Reputation: 11942
I have a 2d numpy array my_array
that starts out like this:
array([[1., 2., 3., 4., 5., 6., 7., 8., 9.],
[1., 2., 3., 4., 5., 6., 7., 8., 9.],
[1., 2., 3., 4., 5., 6., 7., 8., 9.],
[1., 2., 3., 4., 5., 6., 7., 8., 9.],
[1., 2., 3., 4., 5., 6., 7., 8., 9.],
[1., 2., 3., 4., 5., 6., 7., 8., 9.],
[1., 2., 3., 4., 5., 6., 7., 8., 9.],
[1., 2., 3., 4., 5., 6., 7., 8., 9.],
[1., 2., 3., 4., 5., 6., 7., 8., 9.]])
But after some processing which is irrelevant now looks like this:
array([[1., 2., 0., 4., 5., 6., 0., 8., 9.],
[0., 2., 0., 0., 5., 6., 7., 8., 9.],
[0., 2., 0., 4., 5., 0., 7., 0., 9.],
[1., 2., 0., 4., 5., 6., 7., 8., 9.],
[1., 2., 3., 4., 5., 0., 7., 8., 9.],
[0., 2., 0., 4., 5., 6., 0., 8., 9.],
[1., 2., 0., 4., 5., 6., 7., 8., 9.],
[1., 2., 0., 4., 5., 6., 7., 8., 9.],
[1., 2., 0., 4., 5., 6., 7., 8., 0.]])
As you can see, some of the items have been "zeroed out" quite randomly, but only the value of 3 was left with only 1 item that isn't zero. I'm looking for a function that takes this array and returns the index / row number that has the value 3
(or any other value that only appears once and only once in the array).

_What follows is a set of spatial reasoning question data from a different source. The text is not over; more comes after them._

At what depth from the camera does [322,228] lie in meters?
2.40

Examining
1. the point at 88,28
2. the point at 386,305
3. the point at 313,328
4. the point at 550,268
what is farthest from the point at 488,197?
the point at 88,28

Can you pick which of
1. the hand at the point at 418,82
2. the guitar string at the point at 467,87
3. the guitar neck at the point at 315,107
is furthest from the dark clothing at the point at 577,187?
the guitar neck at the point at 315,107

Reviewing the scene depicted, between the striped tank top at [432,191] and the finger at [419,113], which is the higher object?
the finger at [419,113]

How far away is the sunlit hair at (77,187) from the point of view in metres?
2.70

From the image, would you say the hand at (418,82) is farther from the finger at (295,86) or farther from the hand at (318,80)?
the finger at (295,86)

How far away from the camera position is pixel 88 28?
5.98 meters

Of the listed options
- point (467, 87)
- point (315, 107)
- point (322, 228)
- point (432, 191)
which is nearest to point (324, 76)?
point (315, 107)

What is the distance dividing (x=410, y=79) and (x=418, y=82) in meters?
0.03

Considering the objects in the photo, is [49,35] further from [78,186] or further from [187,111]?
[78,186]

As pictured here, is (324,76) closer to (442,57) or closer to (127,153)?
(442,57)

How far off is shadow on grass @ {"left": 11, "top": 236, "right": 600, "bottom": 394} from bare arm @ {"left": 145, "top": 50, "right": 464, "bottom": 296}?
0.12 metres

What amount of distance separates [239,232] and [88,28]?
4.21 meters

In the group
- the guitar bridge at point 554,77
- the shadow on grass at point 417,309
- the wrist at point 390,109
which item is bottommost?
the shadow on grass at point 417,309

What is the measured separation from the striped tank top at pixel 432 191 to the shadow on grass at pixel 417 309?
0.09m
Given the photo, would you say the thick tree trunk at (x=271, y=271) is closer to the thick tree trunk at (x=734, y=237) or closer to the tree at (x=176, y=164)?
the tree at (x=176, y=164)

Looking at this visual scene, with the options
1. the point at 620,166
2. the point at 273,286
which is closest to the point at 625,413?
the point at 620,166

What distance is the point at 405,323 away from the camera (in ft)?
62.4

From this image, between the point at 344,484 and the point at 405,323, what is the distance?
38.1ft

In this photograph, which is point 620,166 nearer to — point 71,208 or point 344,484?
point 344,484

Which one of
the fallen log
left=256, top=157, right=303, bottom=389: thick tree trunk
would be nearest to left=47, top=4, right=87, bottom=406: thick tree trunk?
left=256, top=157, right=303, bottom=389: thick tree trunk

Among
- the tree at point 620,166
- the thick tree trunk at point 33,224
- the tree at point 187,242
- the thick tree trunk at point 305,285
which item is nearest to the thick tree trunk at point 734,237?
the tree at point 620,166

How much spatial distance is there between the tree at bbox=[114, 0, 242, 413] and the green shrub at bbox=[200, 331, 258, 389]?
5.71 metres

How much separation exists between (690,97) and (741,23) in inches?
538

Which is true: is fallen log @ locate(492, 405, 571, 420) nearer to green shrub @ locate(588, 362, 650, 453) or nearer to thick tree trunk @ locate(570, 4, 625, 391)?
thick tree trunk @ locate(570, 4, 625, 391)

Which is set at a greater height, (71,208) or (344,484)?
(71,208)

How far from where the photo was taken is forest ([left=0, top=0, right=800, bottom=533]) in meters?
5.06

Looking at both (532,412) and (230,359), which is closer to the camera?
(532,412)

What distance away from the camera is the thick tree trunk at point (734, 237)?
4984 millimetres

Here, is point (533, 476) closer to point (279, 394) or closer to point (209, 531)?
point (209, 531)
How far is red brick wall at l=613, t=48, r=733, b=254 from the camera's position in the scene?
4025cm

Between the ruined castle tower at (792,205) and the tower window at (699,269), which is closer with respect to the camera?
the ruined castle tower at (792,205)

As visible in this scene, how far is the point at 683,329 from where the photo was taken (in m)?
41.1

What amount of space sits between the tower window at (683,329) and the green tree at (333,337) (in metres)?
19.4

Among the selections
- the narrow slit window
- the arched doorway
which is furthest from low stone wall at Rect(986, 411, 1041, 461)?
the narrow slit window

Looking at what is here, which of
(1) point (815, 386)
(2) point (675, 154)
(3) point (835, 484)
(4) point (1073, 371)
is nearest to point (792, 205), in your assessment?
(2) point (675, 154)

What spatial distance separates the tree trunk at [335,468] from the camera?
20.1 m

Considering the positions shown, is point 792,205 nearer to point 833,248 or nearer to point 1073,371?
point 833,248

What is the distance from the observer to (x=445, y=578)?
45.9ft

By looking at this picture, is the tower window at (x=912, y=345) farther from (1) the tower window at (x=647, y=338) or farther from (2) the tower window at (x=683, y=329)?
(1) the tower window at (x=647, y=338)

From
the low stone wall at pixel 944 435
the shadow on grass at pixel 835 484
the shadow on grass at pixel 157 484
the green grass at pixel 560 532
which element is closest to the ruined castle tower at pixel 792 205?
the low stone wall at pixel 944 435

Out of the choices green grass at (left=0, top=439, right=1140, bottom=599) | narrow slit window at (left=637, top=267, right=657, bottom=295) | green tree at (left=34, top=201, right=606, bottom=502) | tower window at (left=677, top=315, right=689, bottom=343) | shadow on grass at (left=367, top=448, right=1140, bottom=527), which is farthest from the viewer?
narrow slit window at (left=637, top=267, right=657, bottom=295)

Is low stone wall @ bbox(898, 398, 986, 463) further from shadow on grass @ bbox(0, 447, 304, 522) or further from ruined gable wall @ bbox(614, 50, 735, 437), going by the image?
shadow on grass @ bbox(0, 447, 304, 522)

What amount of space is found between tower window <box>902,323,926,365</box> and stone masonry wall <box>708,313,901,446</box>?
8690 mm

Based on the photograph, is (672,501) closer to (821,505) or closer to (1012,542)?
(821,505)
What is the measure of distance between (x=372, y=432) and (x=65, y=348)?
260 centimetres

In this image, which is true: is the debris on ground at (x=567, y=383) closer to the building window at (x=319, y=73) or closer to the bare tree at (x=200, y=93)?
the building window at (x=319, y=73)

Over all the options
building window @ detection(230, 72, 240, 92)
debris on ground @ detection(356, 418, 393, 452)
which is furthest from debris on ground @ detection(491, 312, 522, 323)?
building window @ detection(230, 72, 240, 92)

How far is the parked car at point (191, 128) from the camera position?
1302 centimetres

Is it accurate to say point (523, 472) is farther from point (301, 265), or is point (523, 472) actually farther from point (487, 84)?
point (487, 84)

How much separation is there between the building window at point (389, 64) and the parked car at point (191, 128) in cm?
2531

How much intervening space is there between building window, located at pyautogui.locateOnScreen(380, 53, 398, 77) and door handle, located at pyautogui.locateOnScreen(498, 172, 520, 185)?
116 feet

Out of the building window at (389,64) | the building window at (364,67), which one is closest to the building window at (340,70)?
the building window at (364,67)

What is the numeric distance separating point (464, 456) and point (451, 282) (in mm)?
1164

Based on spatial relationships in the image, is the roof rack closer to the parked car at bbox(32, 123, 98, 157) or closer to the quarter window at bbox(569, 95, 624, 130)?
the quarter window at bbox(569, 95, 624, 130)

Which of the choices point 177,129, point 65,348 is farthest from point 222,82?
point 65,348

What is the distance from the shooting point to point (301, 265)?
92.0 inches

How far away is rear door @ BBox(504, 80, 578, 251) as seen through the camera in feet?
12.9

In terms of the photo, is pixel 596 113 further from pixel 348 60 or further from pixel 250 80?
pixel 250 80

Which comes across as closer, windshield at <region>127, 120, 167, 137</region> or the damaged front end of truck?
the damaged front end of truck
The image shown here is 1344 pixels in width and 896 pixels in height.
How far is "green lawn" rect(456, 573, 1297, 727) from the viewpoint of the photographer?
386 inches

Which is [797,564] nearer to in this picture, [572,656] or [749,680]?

To explain this differently:
I first have to figure out if there is such an item that only appears once (in this example the answer is yes and that item is the number 3
), and then I need to return its row number (in this case 4
since the only line with 3
in it is: my_array[4]
)
I have successfully done that with iterating over the array, item by item, and counting the number of times each number appears (and returning only the item whose count is 1) and then iterating over everything a second time to find the correct index / row number of where that item is located.
This seems very inefficient, especially if the array will be larger. Is there a better way in numpy to do this?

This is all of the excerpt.